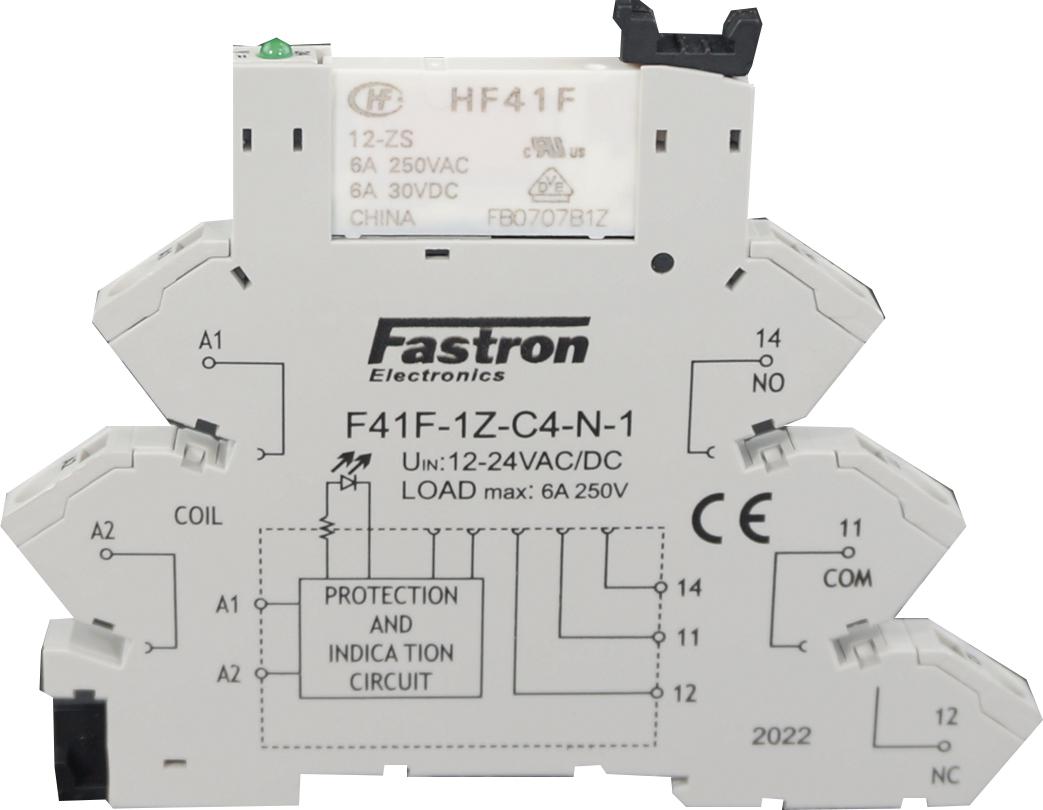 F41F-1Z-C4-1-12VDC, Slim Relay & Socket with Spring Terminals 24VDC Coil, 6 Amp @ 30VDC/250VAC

- - - - - - -

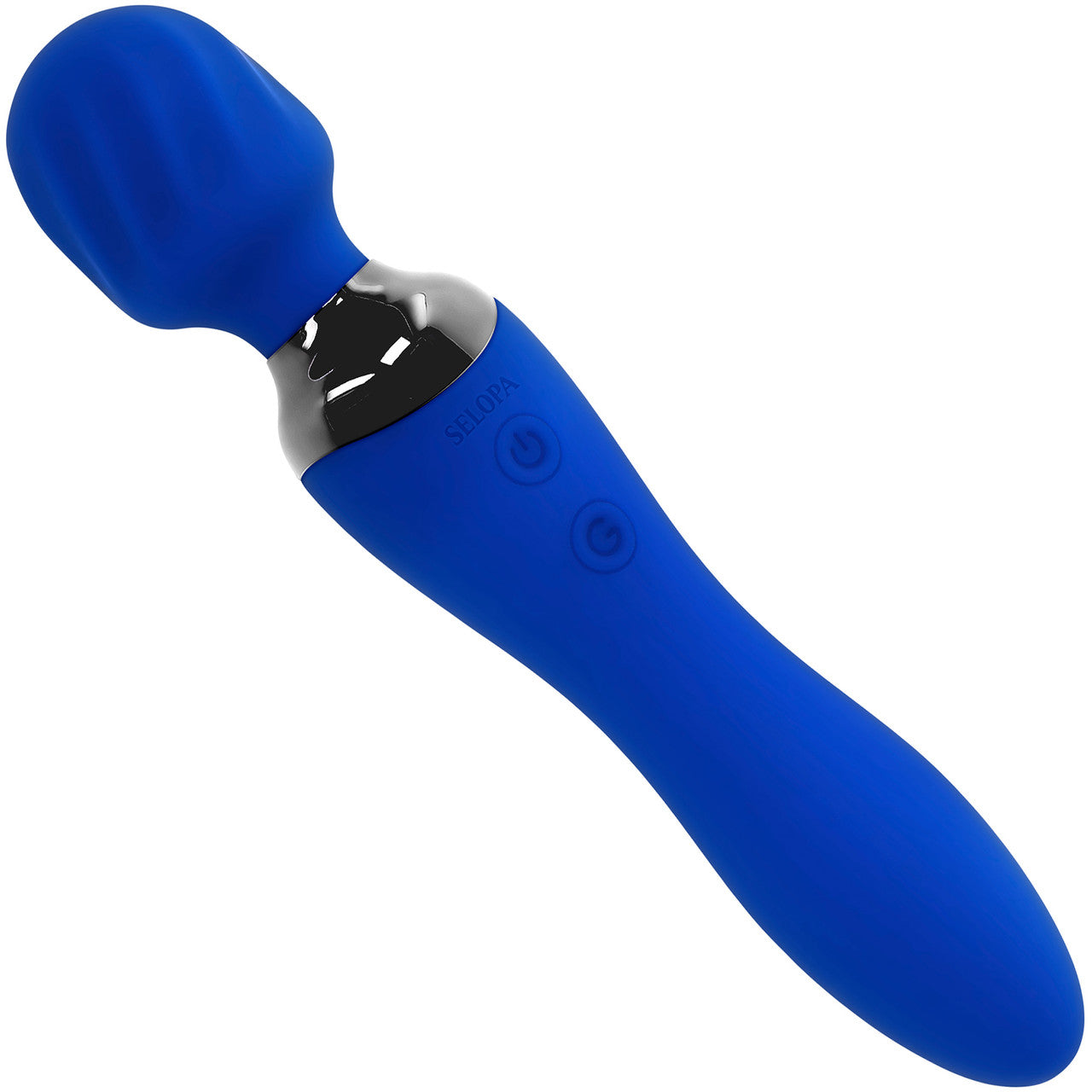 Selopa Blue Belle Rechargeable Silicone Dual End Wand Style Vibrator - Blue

- - - - - - -

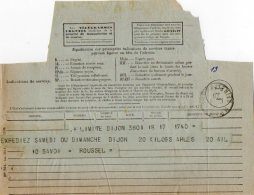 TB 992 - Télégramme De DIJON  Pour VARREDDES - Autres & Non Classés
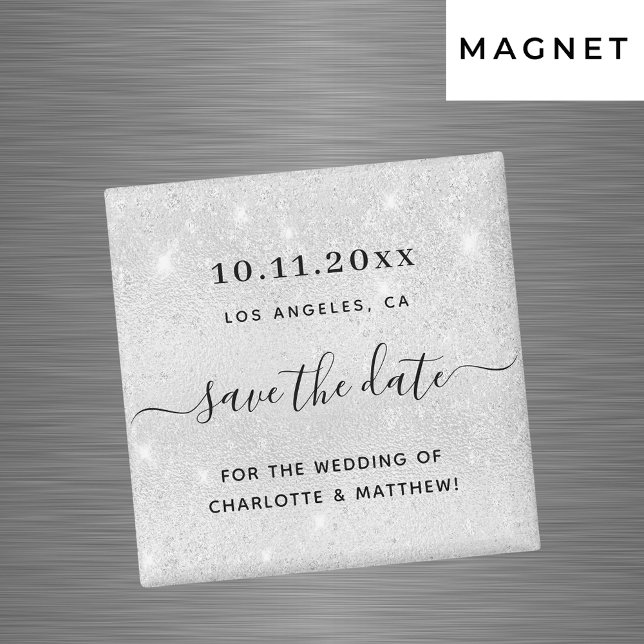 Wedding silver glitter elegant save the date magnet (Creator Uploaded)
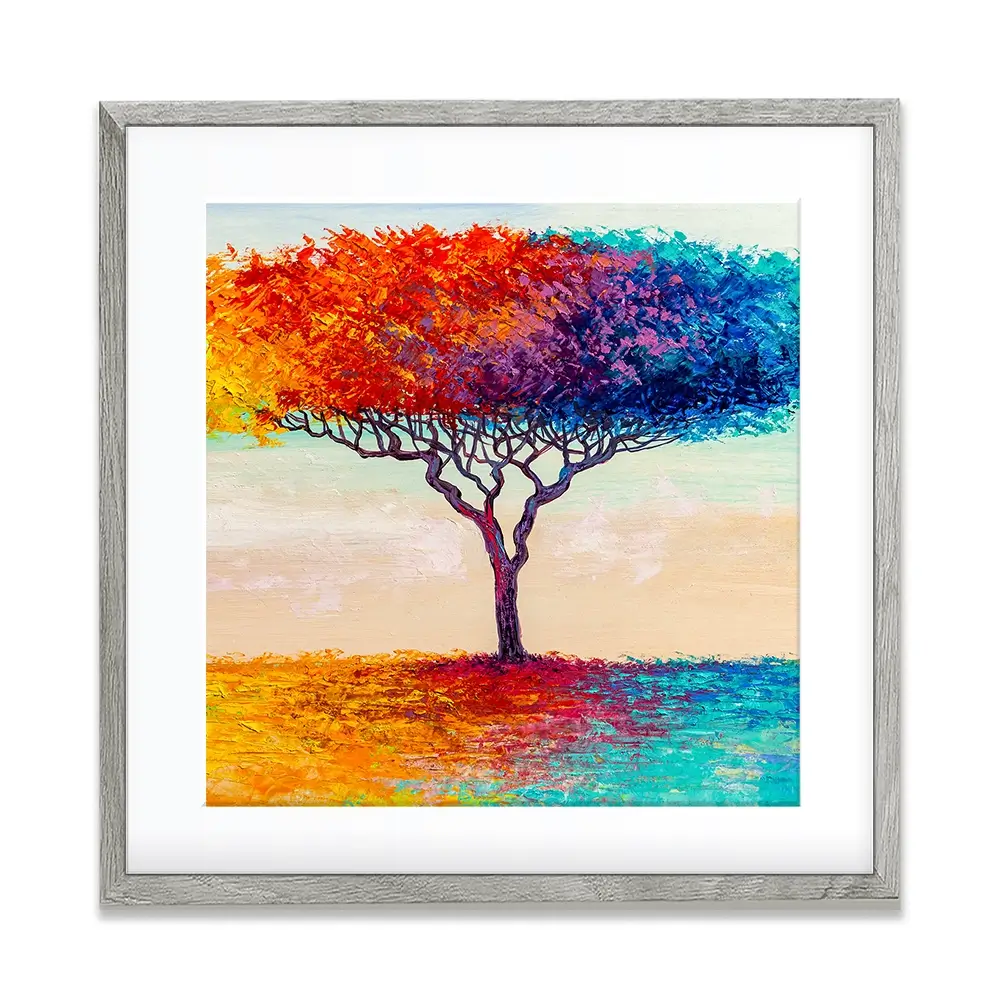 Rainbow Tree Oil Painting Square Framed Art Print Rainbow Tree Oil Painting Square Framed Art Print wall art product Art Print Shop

- - - - - - -

Above are records; write out the lines from the one with "TB 992 - Télégramme" down to the one with "Wedding silver glitter", exactly, leaving the pictures out.

 TB 992 - Télégramme De DIJON  Pour VARREDDES - Autres & Non Classés
 Wedding silver glitter elegant save the date magnet (Creator Uploaded)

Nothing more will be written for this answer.